第10話

長い夢を見ていた。眠りの中で見る夢はいきなり夢の世界が始まるものと、だらだらと長い夢の二つのパターンを経験してきたが、今回は長く、そしてだらだらではなく随分と現実に近く夢とは言えないような夢だった。目が覚めると汗だくでパジャマ代わりのTシャツはびしょ濡れになり、体にへばりついていた。顔を背けると扇風機はしっかり仕事をしている。中の強さにしていたので、割と強い風を体に吹き付けていた。


嫌な夢を見ていたのだ。昨日の出来事はここ最近しばらく迎えていた清々しい目覚めを一変させる出来事だったようだ。優里と別れた後、しばらく玄関に立ち尽くし、晩御飯の時も黙り込み、祖父や祖母や父親には勝手に夏バテと診断された。部屋に戻ると東京の友人達から届いたメッセージにも目をくれずに塞ぎ込んだ。心配した亜美から個別に電話が来たが、風邪という事にして電話には出ずにメッセージアプリを通じて返事をした。
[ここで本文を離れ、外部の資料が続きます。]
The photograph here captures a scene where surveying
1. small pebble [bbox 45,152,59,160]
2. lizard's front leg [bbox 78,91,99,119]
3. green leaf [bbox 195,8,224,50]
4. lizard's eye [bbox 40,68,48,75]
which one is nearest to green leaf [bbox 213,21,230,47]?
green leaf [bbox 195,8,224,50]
【夏バテにはレバニラだよ!笑】と咲からも夏バテの診断をもらった。俺は何も知らない友人達への自分のこの振る舞いに不快の念を感じたが、どうにもならない気持ちに勝手に理解を示した。自分の弱さがあきらかに浮き彫りになっている。情けない男として今は部屋にいるのだ。ただ、重い腰を上げ準備をしなくてはならなかった。理由は今日、丘之城高校野球部の大一番である桐生ヶ岡第一高校との試合があるのだ。これの応援をすっぽかすわけにはいかない。俺は立ち上がるとまずシャワーを浴びに一階へ降りた。祖父と祖母は畑に出かけたらしく、誰もいなかった。シャワーを浴びながら夢を振り返った。ゴッチ達にいつも通り声をかけると無視される。めげずに声をかけると振り返り「よう、今まで騙してたんだな。斎藤真司よー。」

と、言われる。美久や登にも冷ややかな目で見られて優里にも呆れた顔で見られる。そして俺の周りには誰もいなくなるという内容だった。優里が気づき皆に話をしているかもしれない。「木村真司は、あの斎藤真司だったんだ。」って。既にそう言われてるかもしれない。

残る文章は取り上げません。